Elle entame alors une longue tirade de bla bla bla pour dire tout et rien, dès le début de sa première phrase, je prends un stylo, un bout de papier et griffonne quelque chose dessus tout en l'écoutant très attentivement. Après qu'elle est finie, je sers le papier dans ma main, ça, c'est pour plus tard.

- Ah, je préfère ce genre discussion Miss Valentine, quand vous me laissez entrer un peu dans votre bunker (mimant un petit bonhomme qui marche avec ces doigts)

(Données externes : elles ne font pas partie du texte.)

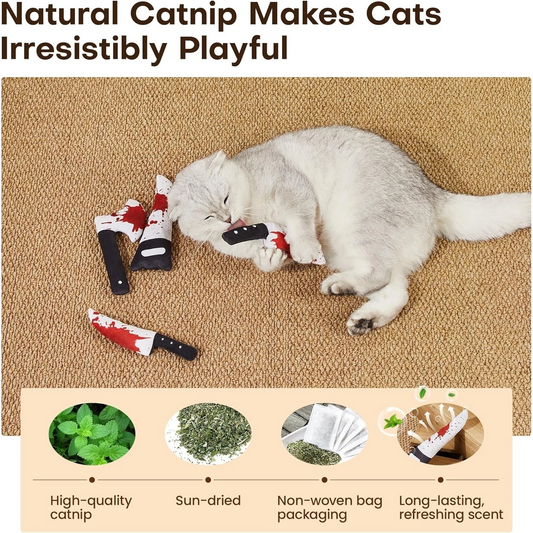 Natural Catnip Makes Cats Irresistibly Playful

High-quality catnip

Sun-dried

Non-woven bag packaging

Long-lasting, refreshing scent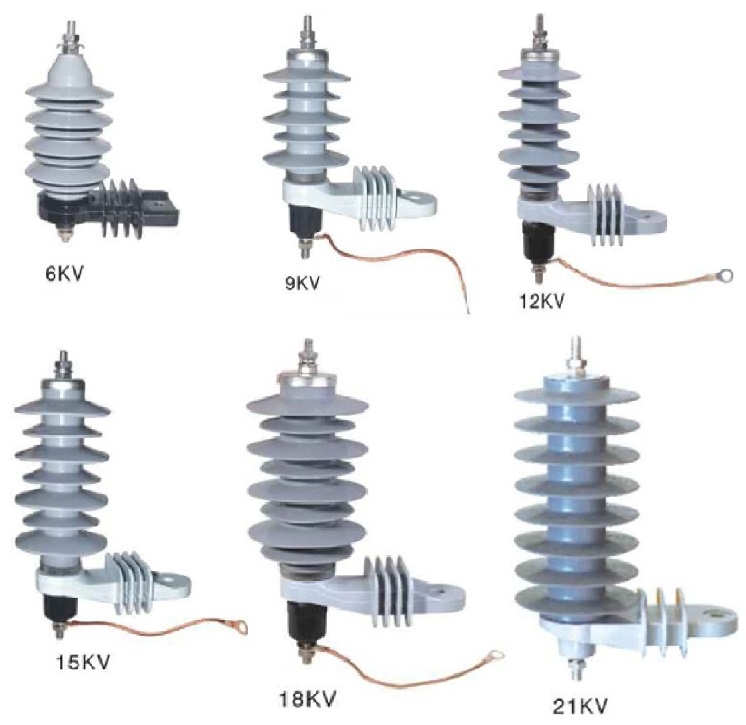 6KV

9KV

12KV

15KV

18KV

21KV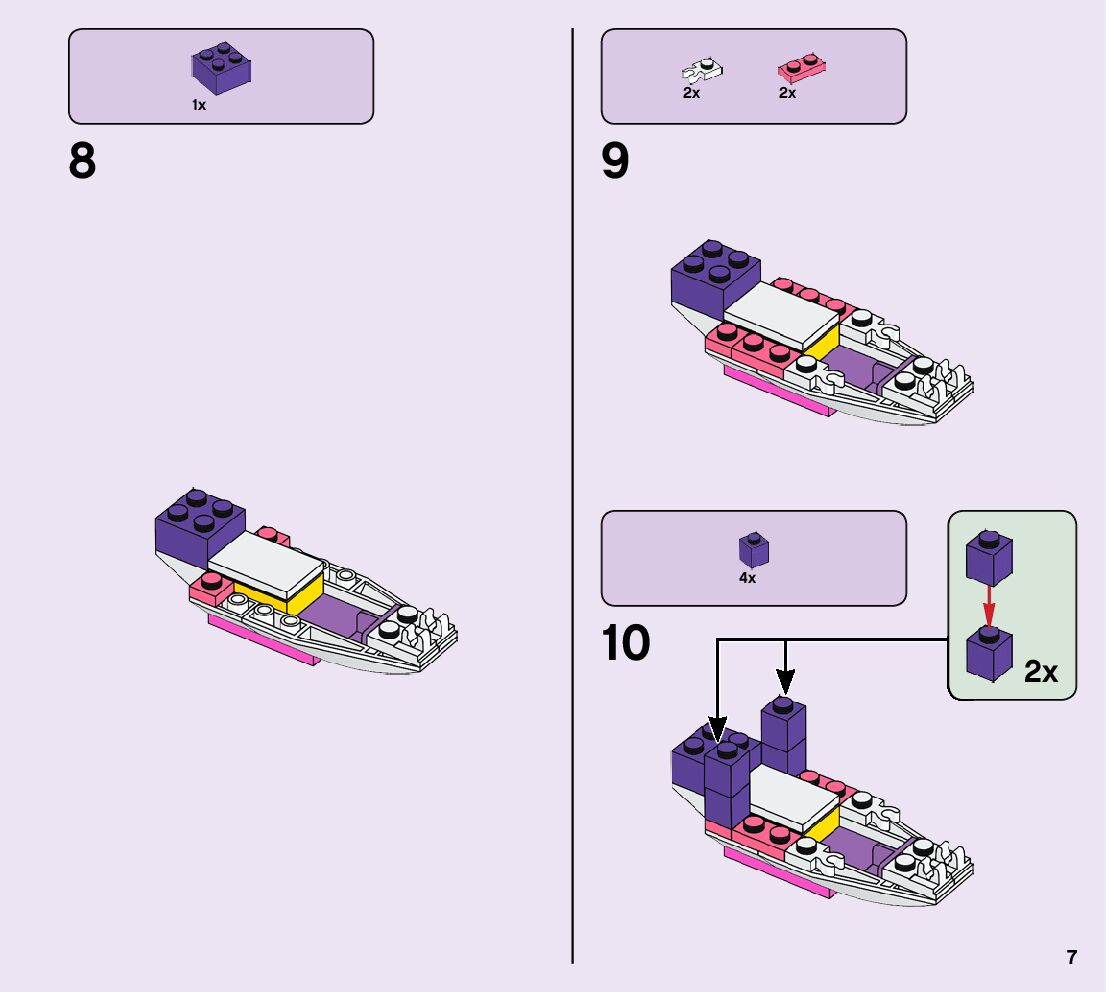 1x

8

2x 2x

9

4x

10

2x

7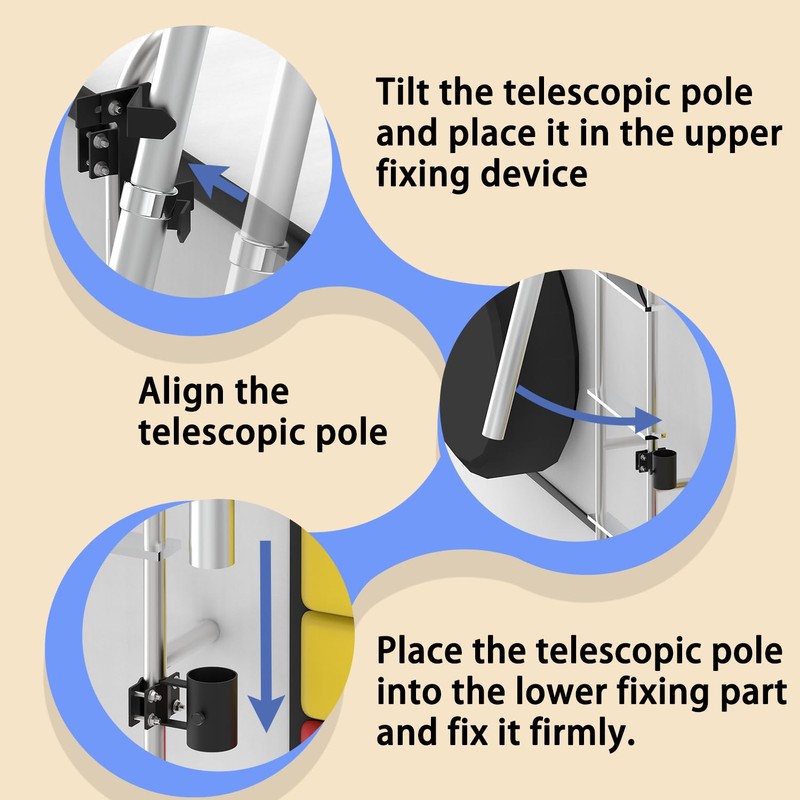 Tilt the telescopic pole and place it in the upper fixing device

Align the telescopic pole

Place the telescopic pole into the lower fixing part and fix it firmly.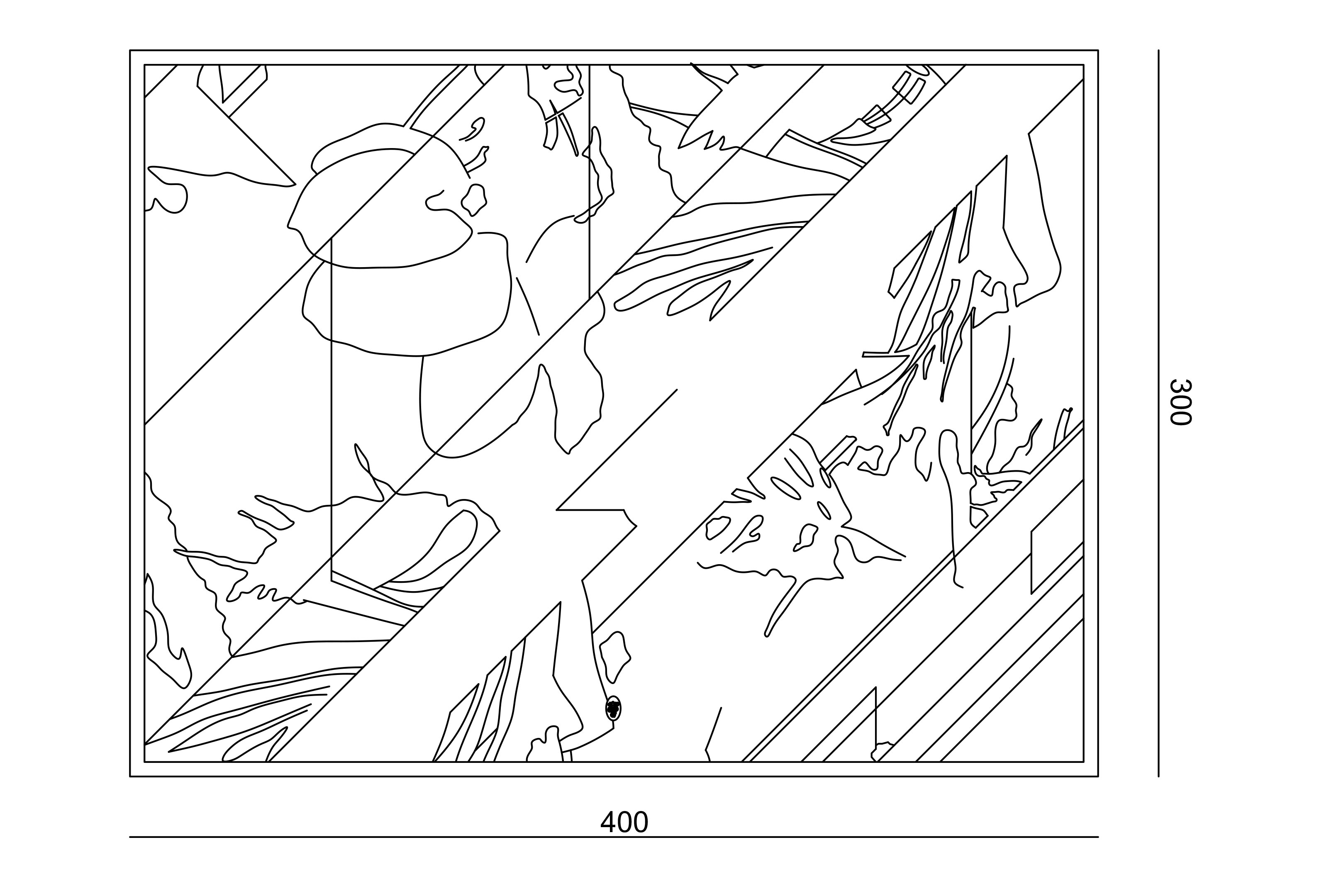 300

400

Effectivement, elle n'était pas psychologue. J'en avais eu bien assez comme cela. Je n'allais pas me barrer maintenant alors que la conversation devient enfin un peu plus intéressante. Malgré cela, je ne supporte pas les larmes timides aux coins de ces yeux. J'ai envie de la prendre dans mes bras et de la serrer comme une peluche, mais ce serait juste bizarre et puis je n'arrive pas à savoir si j'ai cette envie parce que je manque juste de contact physique ou si c'est parce que je l'aime vraiment bien. Elle en revient finalement à la raison de ma présence. Je ris un peu d'ironie mais un rire un peu franc aussi, sa question est vraiment drôle.

- Bien ? Hum, c'est une drôle de question. Je veux dire, je suis en prison, parce que j'ai tué quelqu'un donc d'un certain point de vue (hausse les épaules). Si vous parlez de la prison, disooooont oui. Juste oui, c'est plus simple..

Je pose les pieds au sol et rapproche mon nez vers le verre en plastique qui m'attendait devant moi, avant de le scruter d'un œil puis de l'avaler d'une traite. Un petit bruit d'approbation, c'était un peu meilleur de ce qu'on mangeait habituellement, mais surtout, ça faisait une éternité que je n'avais pas bue de jus de pomme. Je n'arrivais pas à retirer ce sourire de ma face. Ici, tout est excuse à se marrer.

- Disons que si je disais non, ça mettrait trop de temps à être expliqué. Disons que quelque chose me pousse vers le haut, mais que je n'ai pas encore atteint de sommet.

Oui, c'était plutôt clair dit comme ça.